The Bank of England has announced a 0.25% increase in base rates with the Monetary Policy Committee voting by a majority of 7-2 in favour of this rise. This is the first increase since July 2007 and is a direct response to rising inflation and consumer debt.
It is with this increase in mind that individuals should now give consideration to various areas of their financial planning arrangements. With regard to savings, there is no guarantee that the rise will be passed fully on to investors now, or in the near future, as banks have generally been slow historically in doing this. Even if they do, the actual increase, unless you hold substantial money, is likely to be very small although it is still possible to “shop around” and find either instant access or fixed rate term that are useful.
For those that are borrowing, this rate rise is likely to be passed on much quicker with mortgages on a variable or tracker rate being immediately affected. It is estimated that in excess of 3.5 million households have this type of mortgage and even those with fixed rates would experience a rate rise on expiry. Individuals should be careful over the level of debt that they take on as further rates rises will add pressure in making repayments.
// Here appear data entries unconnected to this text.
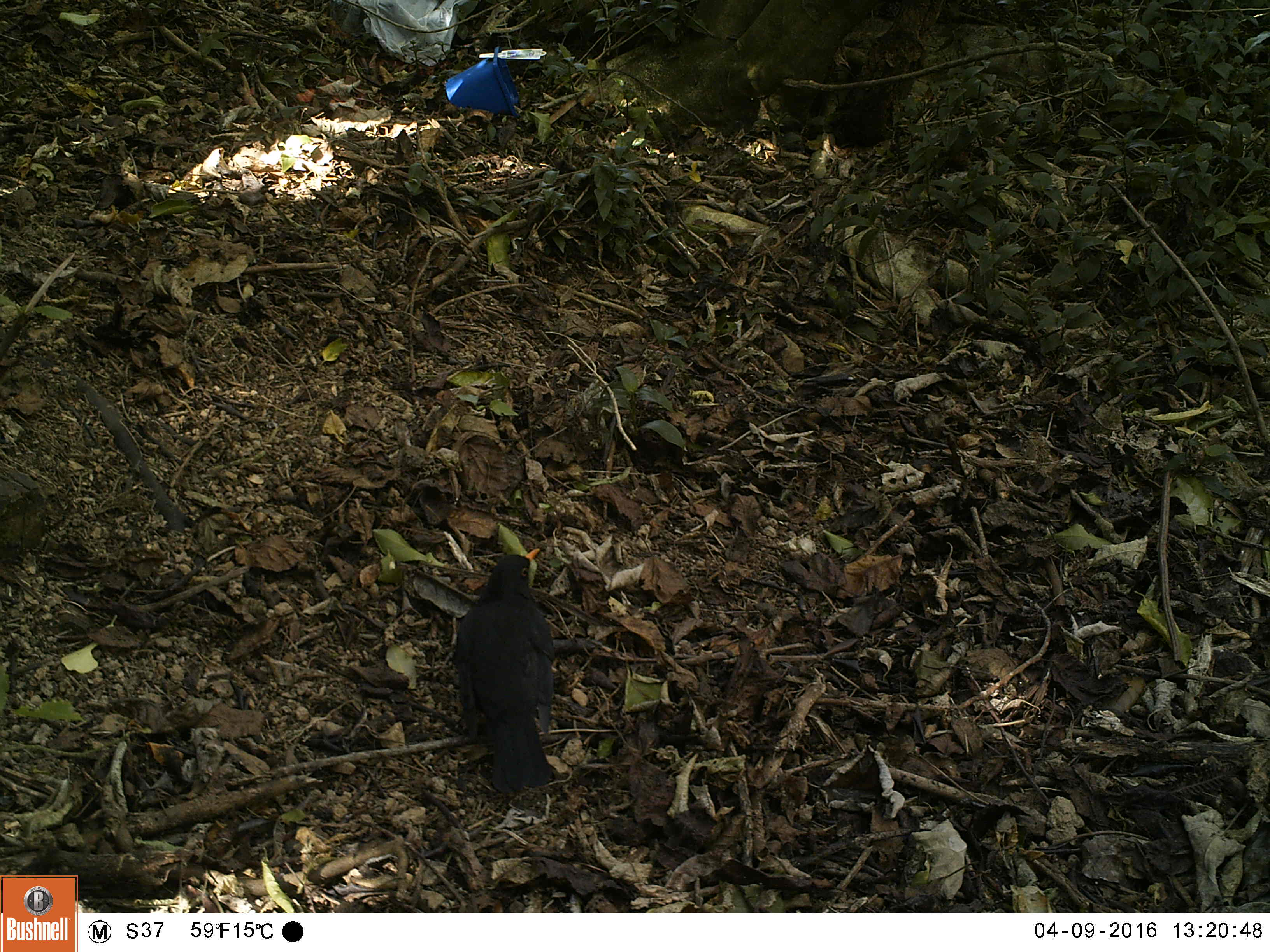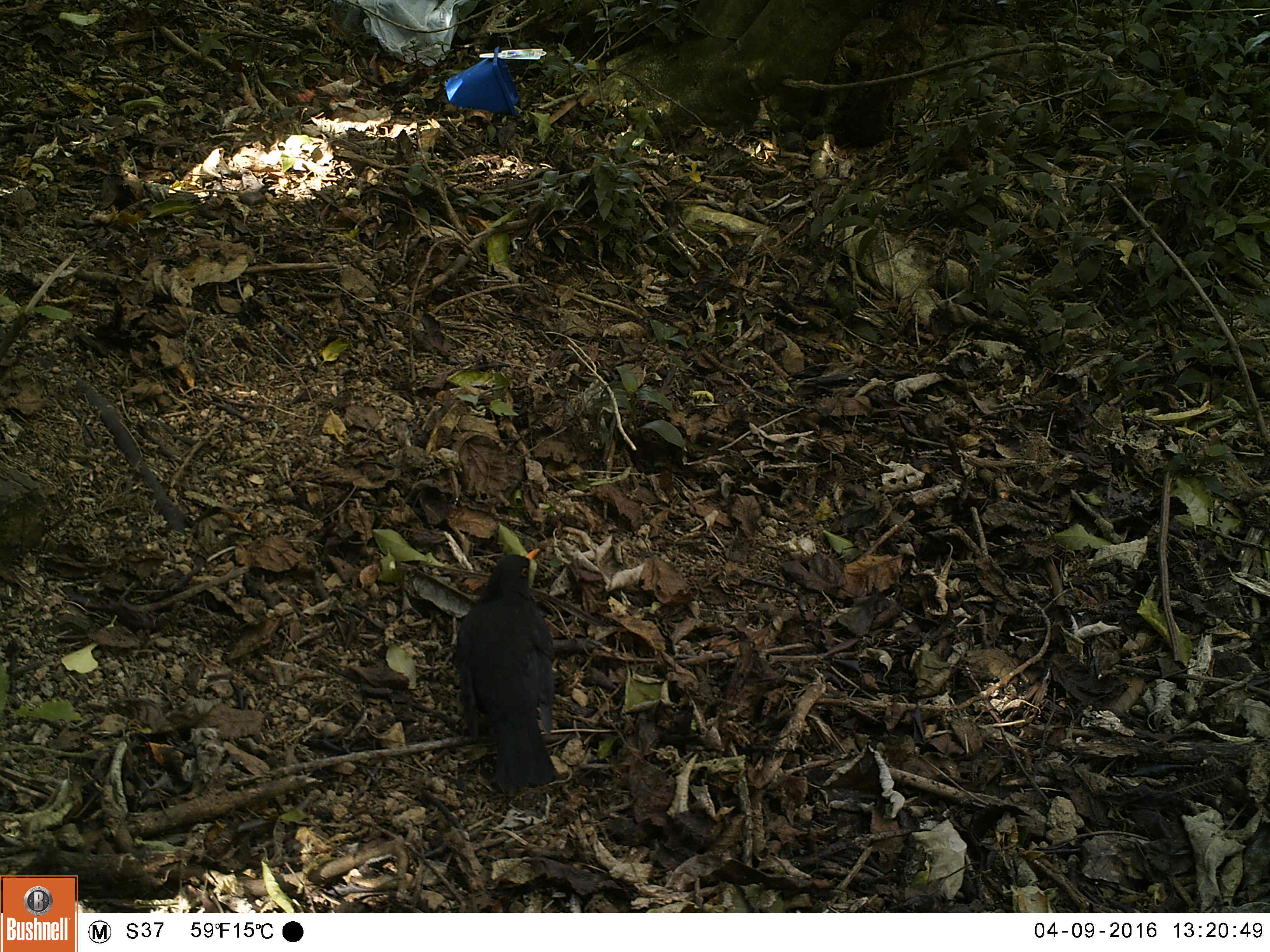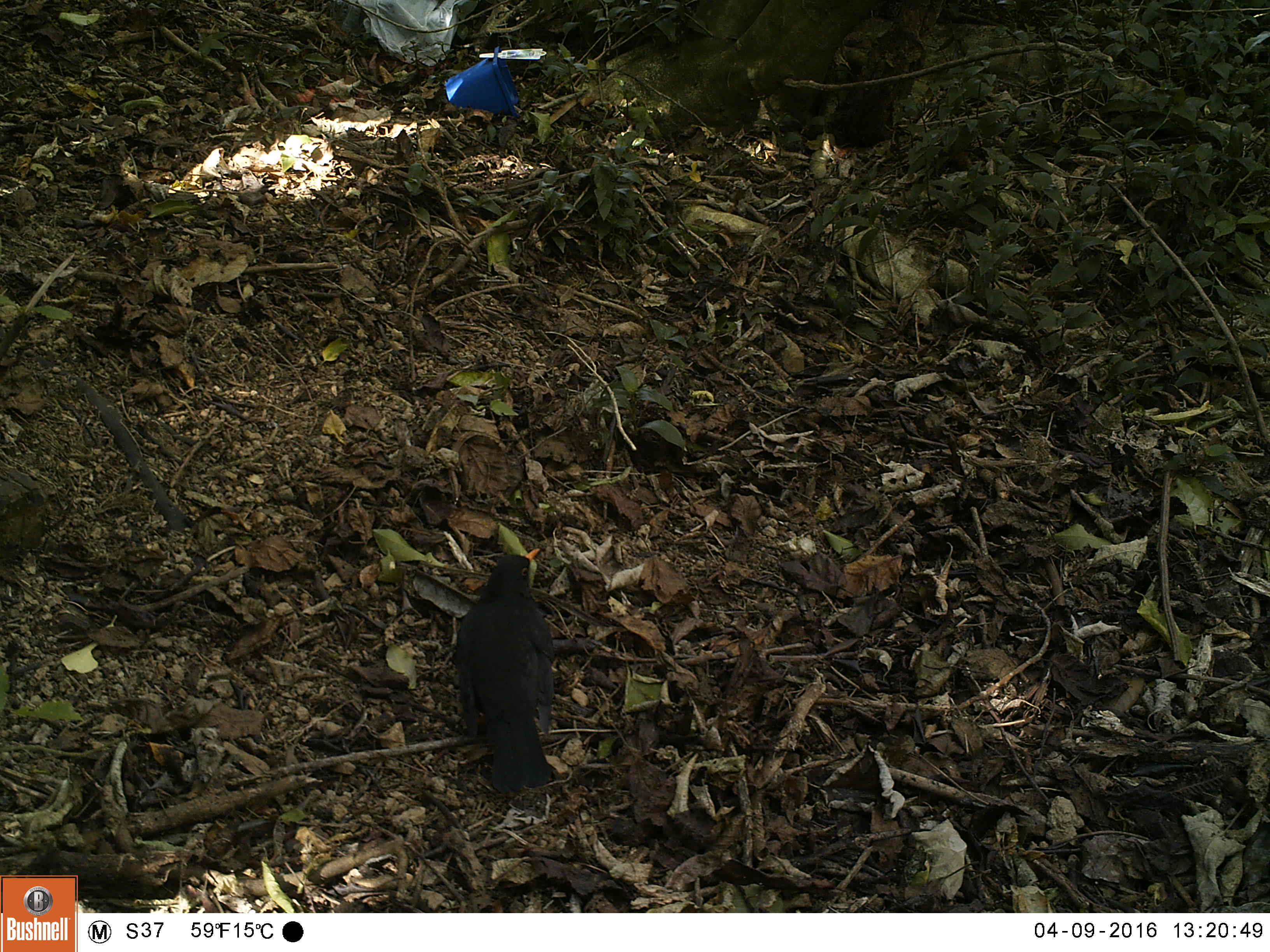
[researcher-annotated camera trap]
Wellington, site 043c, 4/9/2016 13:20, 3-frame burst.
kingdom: Animalia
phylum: Chordata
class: Aves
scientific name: Aves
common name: bird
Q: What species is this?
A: Bird (Aves).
For those with credit cards, this has always been a poor option in relation to borrowing money and this has seen consumer debt increase substantially over the years. The base rate rise is likely to be passed on to those borrowers quickly and measures should be taken now to consolidate any revolving credit based on variable interest rates to lower fixed rate options. Repayment completely would be the best option if possible.
Investments are also likely to be affected with the bond and Gilt markets’ capital values under pressure. Equity-based investments will also be affected although this will depend on how these companies generate their profits. Interest rate rises may also eventually strengthen sterling against other currencies and could reverse some of the increases in value that have been seen in the stock market since Brexit was announced.
In summary, both savers and borrowers should reassess their financial position and look for safe options for their money whilst reducing debt if at all possible. Whether this base rate rise is a sign of things to come, we shall see, but with inflation having increased and consumer debt not slowing down, these are seen as necessary actions to bring the financial economy under control.